◆ **To do**: Arrange the lines from the first one up to and including the line that contains "the beige siding at pixel 124 37, the" as a JSON list of strings, with one string per line and blank lines omitted.

◆ **Information supplied**:
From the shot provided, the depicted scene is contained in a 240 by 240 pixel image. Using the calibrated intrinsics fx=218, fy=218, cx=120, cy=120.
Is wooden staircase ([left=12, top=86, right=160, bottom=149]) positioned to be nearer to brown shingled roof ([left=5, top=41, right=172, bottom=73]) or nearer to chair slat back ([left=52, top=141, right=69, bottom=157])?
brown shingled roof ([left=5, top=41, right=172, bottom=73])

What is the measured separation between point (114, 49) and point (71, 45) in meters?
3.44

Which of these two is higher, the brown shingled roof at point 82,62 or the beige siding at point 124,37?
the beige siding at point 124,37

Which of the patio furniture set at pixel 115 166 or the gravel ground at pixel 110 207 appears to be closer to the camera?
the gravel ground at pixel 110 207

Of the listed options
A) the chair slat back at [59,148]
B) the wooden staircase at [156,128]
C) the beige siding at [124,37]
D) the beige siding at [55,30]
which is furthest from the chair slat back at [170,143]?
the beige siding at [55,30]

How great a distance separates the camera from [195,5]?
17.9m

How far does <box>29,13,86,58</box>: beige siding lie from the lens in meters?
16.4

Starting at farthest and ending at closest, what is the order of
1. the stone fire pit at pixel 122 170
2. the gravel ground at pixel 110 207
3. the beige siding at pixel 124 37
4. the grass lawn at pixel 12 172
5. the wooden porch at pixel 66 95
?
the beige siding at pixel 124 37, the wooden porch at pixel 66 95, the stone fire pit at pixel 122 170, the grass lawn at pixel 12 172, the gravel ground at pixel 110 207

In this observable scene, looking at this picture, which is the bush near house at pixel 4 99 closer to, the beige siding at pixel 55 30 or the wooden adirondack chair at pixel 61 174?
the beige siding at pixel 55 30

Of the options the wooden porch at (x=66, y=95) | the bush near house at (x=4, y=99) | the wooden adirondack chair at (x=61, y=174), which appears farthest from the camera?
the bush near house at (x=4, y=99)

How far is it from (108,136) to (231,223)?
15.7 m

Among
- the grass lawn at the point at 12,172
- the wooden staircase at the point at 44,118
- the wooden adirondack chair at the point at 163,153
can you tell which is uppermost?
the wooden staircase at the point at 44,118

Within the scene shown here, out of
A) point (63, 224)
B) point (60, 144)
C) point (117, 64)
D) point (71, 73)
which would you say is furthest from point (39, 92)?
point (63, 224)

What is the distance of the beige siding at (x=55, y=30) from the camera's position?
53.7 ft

◆ **Answer below**:
[
  "From the shot provided, the depicted scene is contained in a 240 by 240 pixel image. Using the calibrated intrinsics fx=218, fy=218, cx=120, cy=120.",
  "Is wooden staircase ([left=12, top=86, right=160, bottom=149]) positioned to be nearer to brown shingled roof ([left=5, top=41, right=172, bottom=73]) or nearer to chair slat back ([left=52, top=141, right=69, bottom=157])?",
  "brown shingled roof ([left=5, top=41, right=172, bottom=73])",
  "What is the measured separation between point (114, 49) and point (71, 45) in meters?",
  "3.44",
  "Which of these two is higher, the brown shingled roof at point 82,62 or the beige siding at point 124,37?",
  "the beige siding at point 124,37",
  "Which of the patio furniture set at pixel 115 166 or the gravel ground at pixel 110 207 appears to be closer to the camera?",
  "the gravel ground at pixel 110 207",
  "Of the listed options",
  "A) the chair slat back at [59,148]",
  "B) the wooden staircase at [156,128]",
  "C) the beige siding at [124,37]",
  "D) the beige siding at [55,30]",
  "which is furthest from the chair slat back at [170,143]?",
  "the beige siding at [55,30]",
  "How great a distance separates the camera from [195,5]?",
  "17.9m",
  "How far does <box>29,13,86,58</box>: beige siding lie from the lens in meters?",
  "16.4",
  "Starting at farthest and ending at closest, what is the order of",
  "1. the stone fire pit at pixel 122 170",
  "2. the gravel ground at pixel 110 207",
  "3. the beige siding at pixel 124 37",
  "4. the grass lawn at pixel 12 172",
  "5. the wooden porch at pixel 66 95",
  "?",
  "the beige siding at pixel 124 37, the wooden porch at pixel 66 95, the stone fire pit at pixel 122 170, the grass lawn at pixel 12 172, the gravel ground at pixel 110 207"
]